Below is the code I'm currently working with.
The input XML file is available here: http://pastebin.com/hcQhPSjs
header("Content-Type: text/plain");
$xmlFile = new domdocument();
$xmlFile->preserveWhiteSpace = false;
$xmlFile->load("file:///srv/http/nginx/html/xml/UNSD_Quest_Sample.xml");
$xpath = new domxpath($xmlFile);
$hier = '//Workbook';
$result = $xpath->query($hier);
foreach ($result as $element) {
print $element->nodeValue;
print "\n";
};
Now for the $hier
variable, PHP won't parse the results unless I use the wildcard *
to reach the nodes I need. So instead of using the usual /Workbook/Worksheet/Table/Row/Cell/Data
method of accessing nodes, I'm relegated to /*/*[6]/*[2]/*
The input file is an excel spreadsheet exported to xml. Seems like the issue might be in the export from xls to xml.

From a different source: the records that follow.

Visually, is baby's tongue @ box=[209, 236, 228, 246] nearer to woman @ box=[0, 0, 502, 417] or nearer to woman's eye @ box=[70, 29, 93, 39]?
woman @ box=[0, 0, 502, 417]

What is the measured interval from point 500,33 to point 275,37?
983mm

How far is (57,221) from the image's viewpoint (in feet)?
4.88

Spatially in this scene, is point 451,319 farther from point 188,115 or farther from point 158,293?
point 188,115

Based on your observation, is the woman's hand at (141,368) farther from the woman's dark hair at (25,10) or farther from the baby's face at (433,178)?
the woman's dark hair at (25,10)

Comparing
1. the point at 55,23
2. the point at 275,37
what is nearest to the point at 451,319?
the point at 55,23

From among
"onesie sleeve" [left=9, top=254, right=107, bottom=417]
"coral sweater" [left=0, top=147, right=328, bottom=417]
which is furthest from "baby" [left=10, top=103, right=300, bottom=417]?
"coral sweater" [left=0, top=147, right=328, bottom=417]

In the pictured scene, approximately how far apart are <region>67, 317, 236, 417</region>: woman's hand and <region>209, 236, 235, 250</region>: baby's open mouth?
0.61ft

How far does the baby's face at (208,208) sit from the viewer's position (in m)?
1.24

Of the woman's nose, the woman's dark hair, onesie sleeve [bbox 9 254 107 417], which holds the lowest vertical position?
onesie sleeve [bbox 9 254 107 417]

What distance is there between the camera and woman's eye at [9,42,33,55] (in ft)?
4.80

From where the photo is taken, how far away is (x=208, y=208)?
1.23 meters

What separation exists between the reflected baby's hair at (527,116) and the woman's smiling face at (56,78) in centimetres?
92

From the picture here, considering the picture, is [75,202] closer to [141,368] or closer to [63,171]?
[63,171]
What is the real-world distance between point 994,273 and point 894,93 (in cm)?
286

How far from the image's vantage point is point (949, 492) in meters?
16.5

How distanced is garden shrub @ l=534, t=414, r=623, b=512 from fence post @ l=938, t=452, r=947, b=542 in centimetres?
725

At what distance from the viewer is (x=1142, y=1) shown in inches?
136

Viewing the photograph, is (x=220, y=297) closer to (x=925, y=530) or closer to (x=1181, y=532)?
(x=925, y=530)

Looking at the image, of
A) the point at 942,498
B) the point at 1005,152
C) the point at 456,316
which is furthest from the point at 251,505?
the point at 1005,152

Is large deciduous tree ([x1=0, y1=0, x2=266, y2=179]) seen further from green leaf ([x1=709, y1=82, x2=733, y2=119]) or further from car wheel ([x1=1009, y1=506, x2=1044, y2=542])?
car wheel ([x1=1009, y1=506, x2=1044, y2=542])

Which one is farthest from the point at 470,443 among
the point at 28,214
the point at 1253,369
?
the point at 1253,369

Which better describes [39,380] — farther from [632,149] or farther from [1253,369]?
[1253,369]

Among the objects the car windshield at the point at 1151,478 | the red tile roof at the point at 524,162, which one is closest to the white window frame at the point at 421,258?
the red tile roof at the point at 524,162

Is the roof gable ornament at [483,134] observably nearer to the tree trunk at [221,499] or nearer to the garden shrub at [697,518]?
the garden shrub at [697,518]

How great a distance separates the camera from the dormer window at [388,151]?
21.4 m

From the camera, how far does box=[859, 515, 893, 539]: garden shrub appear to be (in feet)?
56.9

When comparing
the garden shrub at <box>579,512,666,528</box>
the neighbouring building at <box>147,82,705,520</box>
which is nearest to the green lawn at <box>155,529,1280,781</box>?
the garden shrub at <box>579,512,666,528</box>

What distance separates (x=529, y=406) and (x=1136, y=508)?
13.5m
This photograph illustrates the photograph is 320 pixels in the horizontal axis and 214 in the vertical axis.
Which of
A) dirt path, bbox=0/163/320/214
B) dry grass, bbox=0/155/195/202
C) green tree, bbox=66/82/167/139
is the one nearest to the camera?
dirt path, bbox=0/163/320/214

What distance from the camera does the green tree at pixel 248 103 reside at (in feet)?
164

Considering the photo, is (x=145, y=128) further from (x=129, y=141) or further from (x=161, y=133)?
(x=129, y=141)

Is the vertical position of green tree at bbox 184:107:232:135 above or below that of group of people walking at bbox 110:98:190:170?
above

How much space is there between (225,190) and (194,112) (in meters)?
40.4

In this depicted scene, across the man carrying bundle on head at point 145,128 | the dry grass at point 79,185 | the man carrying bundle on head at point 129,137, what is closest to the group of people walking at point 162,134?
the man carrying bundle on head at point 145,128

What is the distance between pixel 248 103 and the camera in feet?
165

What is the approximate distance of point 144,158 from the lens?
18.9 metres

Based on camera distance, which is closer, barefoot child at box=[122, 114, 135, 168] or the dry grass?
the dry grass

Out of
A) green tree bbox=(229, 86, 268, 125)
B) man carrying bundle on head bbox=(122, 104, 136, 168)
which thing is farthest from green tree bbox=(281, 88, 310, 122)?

What I find peculiar is the fact that Firefox (default browser) does not parse the namespace attributes for the root element <Workbook>
while Chromium and/or any text editor do.
Firefox:
<?mso-application progid="Excel.Sheet"?>
<Workbook>
<DocumentProperties>
<Author>Htike Htike Kyaw Soe</Author>
<Created>2014-01-14T20:37:41Z</Created>
<LastSaved>2014-12-04T10:05:11Z</LastSaved>
<Version>14.00</Version>
</DocumentProperties>
<OfficeDocumentSettings>
<AllowPNG/>
</OfficeDocumentSettings>
Chromium:
<?mso-application progid="Excel.Sheet"?>
<Workbook xmlns="urn:schemas-microsoft-com:office:spreadsheet" xmlns:o="urn:schemas-microsoft-com:office:office" xmlns:x="urn:schemas-microsoft-com:office:excel" xmlns:ss="urn:schemas-microsoft-com:office:spreadsheet" xmlns:html="http://www.w3.org/TR/REC-html40">
<DocumentProperties xmlns="urn:schemas-microsoft-com:office:office">
<Author>Htike Htike Kyaw Soe</Author>
<Created>2014-01-14T20:37:41Z</Created>
<LastSaved>2014-12-04T10:05:11Z</LastSaved>
<Version>14.00</Version>
</DocumentProperties>
<OfficeDocumentSettings xmlns="urn:schemas-microsoft-com:office:office">
<AllowPNG/>
</OfficeDocumentSettings>
Could anyone explain why this is the case?